* DATA LISTING:
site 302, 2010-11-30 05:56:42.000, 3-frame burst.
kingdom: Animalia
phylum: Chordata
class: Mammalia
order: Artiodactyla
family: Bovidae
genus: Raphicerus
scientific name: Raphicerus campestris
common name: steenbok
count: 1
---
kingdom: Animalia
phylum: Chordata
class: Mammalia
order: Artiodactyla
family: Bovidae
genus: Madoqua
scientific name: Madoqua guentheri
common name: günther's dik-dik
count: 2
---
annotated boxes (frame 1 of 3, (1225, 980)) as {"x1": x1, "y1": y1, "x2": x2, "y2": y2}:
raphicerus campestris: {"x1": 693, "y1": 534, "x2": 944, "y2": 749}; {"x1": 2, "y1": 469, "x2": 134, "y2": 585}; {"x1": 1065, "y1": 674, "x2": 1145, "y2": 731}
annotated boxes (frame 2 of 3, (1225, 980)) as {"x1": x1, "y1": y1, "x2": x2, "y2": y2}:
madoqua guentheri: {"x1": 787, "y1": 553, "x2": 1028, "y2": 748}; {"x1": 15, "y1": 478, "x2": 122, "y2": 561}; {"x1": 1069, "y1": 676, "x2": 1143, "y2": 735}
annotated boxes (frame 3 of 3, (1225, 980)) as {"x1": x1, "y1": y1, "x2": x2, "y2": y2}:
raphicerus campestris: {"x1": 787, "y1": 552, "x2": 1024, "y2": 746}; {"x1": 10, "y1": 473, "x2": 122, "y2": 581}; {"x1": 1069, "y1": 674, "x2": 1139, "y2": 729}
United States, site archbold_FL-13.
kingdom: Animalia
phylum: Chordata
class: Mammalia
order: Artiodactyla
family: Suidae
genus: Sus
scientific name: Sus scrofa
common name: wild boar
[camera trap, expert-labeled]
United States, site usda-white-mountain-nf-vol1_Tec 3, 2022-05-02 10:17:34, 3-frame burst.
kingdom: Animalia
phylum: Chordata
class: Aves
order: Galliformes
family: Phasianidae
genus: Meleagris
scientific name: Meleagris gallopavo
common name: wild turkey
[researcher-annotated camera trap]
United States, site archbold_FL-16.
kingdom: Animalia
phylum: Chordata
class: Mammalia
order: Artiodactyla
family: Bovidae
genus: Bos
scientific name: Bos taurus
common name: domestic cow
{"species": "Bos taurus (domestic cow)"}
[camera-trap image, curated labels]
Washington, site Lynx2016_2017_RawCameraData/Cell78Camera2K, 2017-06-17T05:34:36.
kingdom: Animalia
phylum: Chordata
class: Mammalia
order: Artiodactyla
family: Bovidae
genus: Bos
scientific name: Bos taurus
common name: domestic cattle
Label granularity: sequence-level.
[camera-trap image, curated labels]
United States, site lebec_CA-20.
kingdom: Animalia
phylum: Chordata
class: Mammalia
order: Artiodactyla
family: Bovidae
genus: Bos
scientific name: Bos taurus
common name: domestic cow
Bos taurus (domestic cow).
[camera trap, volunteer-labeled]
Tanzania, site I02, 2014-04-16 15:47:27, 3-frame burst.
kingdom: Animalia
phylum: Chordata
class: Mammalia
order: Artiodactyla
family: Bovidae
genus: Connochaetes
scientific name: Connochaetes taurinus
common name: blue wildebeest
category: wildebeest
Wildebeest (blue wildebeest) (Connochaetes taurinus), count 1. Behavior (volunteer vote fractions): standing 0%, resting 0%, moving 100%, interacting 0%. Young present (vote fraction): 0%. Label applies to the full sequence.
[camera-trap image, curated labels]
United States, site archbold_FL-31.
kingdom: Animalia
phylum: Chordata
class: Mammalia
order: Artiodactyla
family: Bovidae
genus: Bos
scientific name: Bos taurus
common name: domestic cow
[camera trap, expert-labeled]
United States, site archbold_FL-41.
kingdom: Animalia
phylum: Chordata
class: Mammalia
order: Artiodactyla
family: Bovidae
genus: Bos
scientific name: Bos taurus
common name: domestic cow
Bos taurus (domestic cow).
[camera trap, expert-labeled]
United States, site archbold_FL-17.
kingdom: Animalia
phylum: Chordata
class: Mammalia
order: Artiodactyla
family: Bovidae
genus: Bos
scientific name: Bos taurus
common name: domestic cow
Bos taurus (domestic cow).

* WHAT THE TASK REQUIRES: Please set down the whole listing above without altering a single line.

* TASK RESULT:
site 302, 2010-11-30 05:56:42.000, 3-frame burst.
kingdom: Animalia
phylum: Chordata
class: Mammalia
order: Artiodactyla
family: Bovidae
genus: Raphicerus
scientific name: Raphicerus campestris
common name: steenbok
count: 1
---
kingdom: Animalia
phylum: Chordata
class: Mammalia
order: Artiodactyla
family: Bovidae
genus: Madoqua
scientific name: Madoqua guentheri
common name: günther's dik-dik
count: 2
---
annotated boxes (frame 1 of 3, (1225, 980)) as {"x1": x1, "y1": y1, "x2": x2, "y2": y2}:
raphicerus campestris: {"x1": 693, "y1": 534, "x2": 944, "y2": 749}; {"x1": 2, "y1": 469, "x2": 134, "y2": 585}; {"x1": 1065, "y1": 674, "x2": 1145, "y2": 731}
annotated boxes (frame 2 of 3, (1225, 980)) as {"x1": x1, "y1": y1, "x2": x2, "y2": y2}:
madoqua guentheri: {"x1": 787, "y1": 553, "x2": 1028, "y2": 748}; {"x1": 15, "y1": 478, "x2": 122, "y2": 561}; {"x1": 1069, "y1": 676, "x2": 1143, "y2": 735}
annotated boxes (frame 3 of 3, (1225, 980)) as {"x1": x1, "y1": y1, "x2": x2, "y2": y2}:
raphicerus campestris: {"x1": 787, "y1": 552, "x2": 1024, "y2": 746}; {"x1": 10, "y1": 473, "x2": 122, "y2": 581}; {"x1": 1069, "y1": 674, "x2": 1139, "y2": 729}
United States, site archbold_FL-13.
kingdom: Animalia
phylum: Chordata
class: Mammalia
order: Artiodactyla
family: Suidae
genus: Sus
scientific name: Sus scrofa
common name: wild boar
[camera trap, expert-labeled]
United States, site usda-white-mountain-nf-vol1_Tec 3, 2022-05-02 10:17:34, 3-frame burst.
kingdom: Animalia
phylum: Chordata
class: Aves
order: Galliformes
family: Phasianidae
genus: Meleagris
scientific name: Meleagris gallopavo
common name: wild turkey
[researcher-annotated camera trap]
United States, site archbold_FL-16.
kingdom: Animalia
phylum: Chordata
class: Mammalia
order: Artiodactyla
family: Bovidae
genus: Bos
scientific name: Bos taurus
common name: domestic cow
{"species": "Bos taurus (domestic cow)"}
[camera-trap image, curated labels]
Washington, site Lynx2016_2017_RawCameraData/Cell78Camera2K, 2017-06-17T05:34:36.
kingdom: Animalia
phylum: Chordata
class: Mammalia
order: Artiodactyla
family: Bovidae
genus: Bos
scientific name: Bos taurus
common name: domestic cattle
Label granularity: sequence-level.
[camera-trap image, curated labels]
United States, site lebec_CA-20.
kingdom: Animalia
phylum: Chordata
class: Mammalia
order: Artiodactyla
family: Bovidae
genus: Bos
scientific name: Bos taurus
common name: domestic cow
Bos taurus (domestic cow).
[camera trap, volunteer-labeled]
Tanzania, site I02, 2014-04-16 15:47:27, 3-frame burst.
kingdom: Animalia
phylum: Chordata
class: Mammalia
order: Artiodactyla
family: Bovidae
genus: Connochaetes
scientific name: Connochaetes taurinus
common name: blue wildebeest
category: wildebeest
Wildebeest (blue wildebeest) (Connochaetes taurinus), count 1. Behavior (volunteer vote fractions): standing 0%, resting 0%, moving 100%, interacting 0%. Young present (vote fraction): 0%. Label applies to the full sequence.
[camera-trap image, curated labels]
United States, site archbold_FL-31.
kingdom: Animalia
phylum: Chordata
class: Mammalia
order: Artiodactyla
family: Bovidae
genus: Bos
scientific name: Bos taurus
common name: domestic cow
[camera trap, expert-labeled]
United States, site archbold_FL-41.
kingdom: Animalia
phylum: Chordata
class: Mammalia
order: Artiodactyla
family: Bovidae
genus: Bos
scientific name: Bos taurus
common name: domestic cow
Bos taurus (domestic cow).
[camera trap, expert-labeled]
United States, site archbold_FL-17.
kingdom: Animalia
phylum: Chordata
class: Mammalia
order: Artiodactyla
family: Bovidae
genus: Bos
scientific name: Bos taurus
common name: domestic cow
Bos taurus (domestic cow).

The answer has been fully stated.